De Roosevelt à Truman
Lorsqu’en 1944 il s’agit de désigner le candidat à la vice-présidence des États-Unis, le Congrès du parti démocrate se trouva fort perplexe. Le choix du président ne présentait aucune difficulté : il n’y avait pas l’ombre d’un doute qu’il ne pouvait être question de personne d’autre que Franklin Delano Roosevelt, qui achevait son troisième mandat. Mais, pour le second problème, que de discussions ! Henri Wallace, le vice-président sortant, avait mécontenté la fraction conservatrice du parti par son attitude nettement « de gauche ». Il semblait dangereux de le désigner, sa présence risquant de détourner de l’équipe démocrate beaucoup de voix « centristes ». On pensa à Jimmy Byrnes, mais le monde ouvrier lui était hostile. On parvint finalement à se mettre d’accord sur le nom d’un sénateur modéré, non marqué politiquement et dont la carrière, jusque-là modeste, ne risquait point de susciter de défaveur particulière. Les électeurs se posèrent peu de questions à son sujet, le rôle du vice-président étant, par essence, des plus effacés. Ils votèrent pour ou contre Roosevelt selon leurs convictions politiques ou leurs sympathies effectives. Les démocrates l’emportèrent et Harry S. Truman devint vice-président des États-Unis.
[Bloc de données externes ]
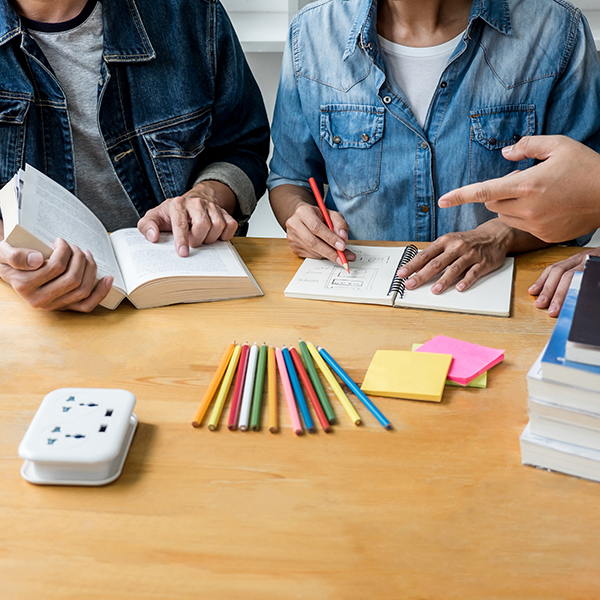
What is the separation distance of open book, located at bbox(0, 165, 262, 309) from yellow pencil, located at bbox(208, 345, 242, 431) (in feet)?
0.66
Dans des circonstances normales, il aurait rempli son mandat dans l’ombre du grand homme qui occupait la première magistrature et serait ensuite rentré dans l’obscurité, comme tant d’autres avant lui. Mais, à la veille de la conférence de San-Francisco, Roosevelt mourait subitement et, conformément à la constitution, le vice-président lui succéda. C’est donc un destin tragique qui a amené Harry Truman à la Maison Blanche et qui a remis entre ses mains le sort, non seulement de son pays, mais du monde entier. L’homme que treize ans de pouvoir avaient préparé à régler les questions primordiales de la paix a disparu à l’heure de notre plus grand besoin. Le peuple américain, en réélisant, fait unique dans son histoire, un même président pour la quatrième fois, savait que l’instant approchait des décisions militaires et internationales, et qu’avant l’expiration de son nouveau mandat, le chef de son choix aurait à décider de l’avenir pour de longues années. Il sentait que, de la politique des mois futurs, allaient dépendre la nature et la durée de la paix. Franklin Roosevelt lui apparut, alors, comme la seule personnalité capable de répondre à la gravité des circonstances.